The hospital, when they emerged, was in a wide open parkland. They took themselves away to a quiet spot where they wouldn’t be overheard.
“Now, Lieutenant Uhura,” Kirk said. “You seem to have a better idea than the rest of us what’s going on here – can you explain?”
“I can try, sir –” Uhura began, but before she could get much further, she was interrupted by McCoy, who had been scanning his daemon with his medical tricorder.
“Jim, look at this,” he said. “I can’t make any sense of these readings. According to this, this animal here – well, she’s me. Damn thing must be malfunctioning.”
“I can explain that,” Uhura said. “But perhaps the better person to do that would be Nuru, here.”
“Who is Nuru?” Spock asked.
“I am,” Nuru said, hopping back and forth on Uhura’s shoulder. “I am Nyota’s daemon, and we think I may have been with her all her life, though I only became visible on Craugis Two…”
They sat there as Nuru explained everything that he and Uhura had learned about daemons in their short time on the planet. “They seem to reflect something of our characters or personalities,” Uhura put in.
McCoy and his raccoon daemon exchanged glances, their expressions uncannily similar.
“And they all talk?” Kirk said. “My dog here would talk?”
“They seem to need us to speak to them first,” Uhura said. “To acknowledge them as something other than normal animals. You have to open your mind to them.”
Kirk turned carefully towards the dog. “Hello,” he said.
“Hello, Jim,” the daemon replied.
Kirk’s face was a picture of amazement. Uhura felt like she should turn away, as if witnessing something intimate – and even more so when Spock addressed his cat daemon in turn.
They all spent some time in that hospital park, getting to know their daemons, experiencing what it was to have a conversation with their innermost selves. It was only when it started to go dark, and Scotty’s voice crackled through the communicator to ask if all was well that they realised they had long outstayed the brief visit to the planet that they had originally planned.
“I find myself quite unwilling to leave T’Plaith behind, Captain,” Spock said, stroking the cat.
“I will always be with you,” T’Plaith said. “I am a part of you.”
Kirk nodded. “They’ll all be here if we come back,” he said. “My recommendation to Starfleet will be to investigate this planet further.”
“The daemon phenomenon is a fascinating one,” Spock said, “and worthy of further study.”
They made their goodbyes to their daemons. As the transporter beam appeared around her, Uhura closed her eyes, unable to tolerate the idea of seeing Nuru disappear.
By rights their shifts had ended. All the same, they gravitated to the bridge, to watch Craugis Two disappear from sight on the viewscreen.
As it shrunk to the size of a marble, then disappeared in the inky blackness of space, Kirk turned to Spock, attempting a smile.
“I can’t help but notice that your soul, Mr Spock, your daemon, was a cat – an Earth creature. Perhaps, deep down, you’re more human than you like to admit.”

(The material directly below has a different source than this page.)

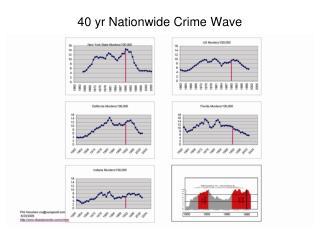 40 yr Nationwide Crime Wave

Spock quirked an eyebrow. “On the contrary, Captain, I have never denied my human ancestry. It is a curiosity that my daemon should be an Earth animal. However, it is illogical to assume that the Craugians are wholly correct in their identification of the daemon with the soul. There could be any number of explanations for the existence of the daemon without resorting to such fanciful and unscientific notions.”

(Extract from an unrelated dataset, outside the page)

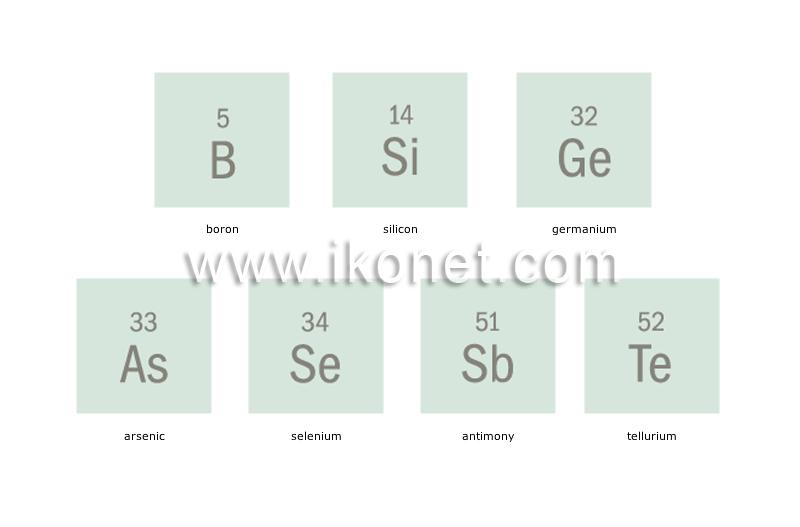 Semi Metals (metalloids) Image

“That’s you told, Jim,” McCoy said, laughing. Even Spock seemed more amused than offended by the conversation. As he went back to his station, Uhura couldn’t help but feel that there was something catlike in him, all logic aside.
And for a moment she thought she saw Nuru, perched on the communications console, fluttering his wings. But when she blinked, he was gone.